The metatheatrical element present in Richard’s role as king remains after the abdication scene. The Duke of York tells of Richard’s plight; As in a theatre the eyes of men, After a well-grac’d actor leaves the stage, Are idly bent on him that enters next, Thinking his prattle to be tedious; Even so, or with much more contempt, men’s eyes Did scowl on Richard. (V:ii:23-27) And Bolingbroke later comments, “Our scene is now alt’red from a serious thing,/ And now changed to the beggar and the king” (V:iii:77-78). Because the idea of usurping a throne was so anarchist in the eyes of Shakespeare’s contemporaries, he uses these metatheatrical elements not only as a literary technique but also as a means of constantly reminding the audience that this is only a play.
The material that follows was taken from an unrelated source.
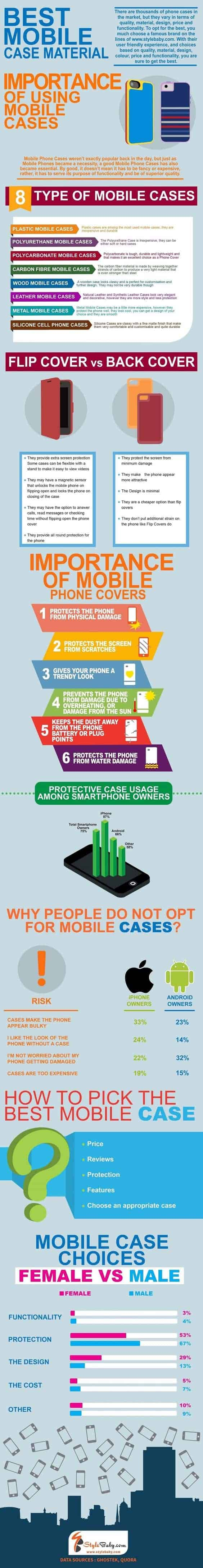 phone case business stats trends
Although based upon historical events, Shakespeare constantly infuses elements of metatheatrics to vindicate himself.
Richard’s value as a character derives completely from his response to others. Devoid of all other qualities, his crown was the only thing that created a positive reflection of himself. Even in Richard’s most personal relationships, with his wife for example, he does not breach the realm of professionalism. He performs even with her; their final exchange mimics his impersonal oratory style that he used with his subjects. After his abdication Richard maintains his flamboyant use of language but it loses its impact when there are no sycophants to respond. This is illustrated when Richard says, “God save the King! Will no man say amen? / Am I both priest and clerk? Well then, amen” (IV:i:172-73). Accordingly, Richard becomes his own audience.
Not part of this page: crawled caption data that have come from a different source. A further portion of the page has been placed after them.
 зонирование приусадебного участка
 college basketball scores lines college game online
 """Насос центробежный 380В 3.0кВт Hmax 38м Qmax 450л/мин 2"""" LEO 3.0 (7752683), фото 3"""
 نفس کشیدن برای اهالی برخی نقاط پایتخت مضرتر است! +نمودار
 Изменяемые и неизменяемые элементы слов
In his final monologue Richard sits alone in prison contemplating the world and his place in it. He concedes to the fact that without an audience he cannot function, saying, And, for because the world is populous And here is not a creature but myself I cannot do it. (V:v:3-5)
Richard is an individual with no identity other than in his ability to perform, an ability that is null with no one to perform for. In losing his crown he lost his audience and is henceforth obsolete. When pondering the meaning of life he arrives at no conclusion other than that his time is nearing an end. Stating, “For now hath time made me his numb’ring clock”, the actor indicates that both his time on stage and Richard’s time on earth are coming to a close (V:v:50). Accordingly, the metatheatrics that pervade the plot of King Richard II apply to his final lines, as Richard the master actor bids farewell to his stage. Having played in one person many people, he never managed to find his sense of self.
Palmer, John. Political and Comic Characters of Shakespeare. London: Macmillan, 1974.
Righter, Anne. Shakespeare and the Idea of the Play. London: Chatto & Windus, 1962.
Shakepeare, William. As You Like It. Ed. Agnes Lathum. London: Arden, 1999.
Shakepeare, William. King Richard II. Ed. Peter Ure London: Arden, 1956.
Winny, James. The Player King. London: Chatto & Windus, 1968.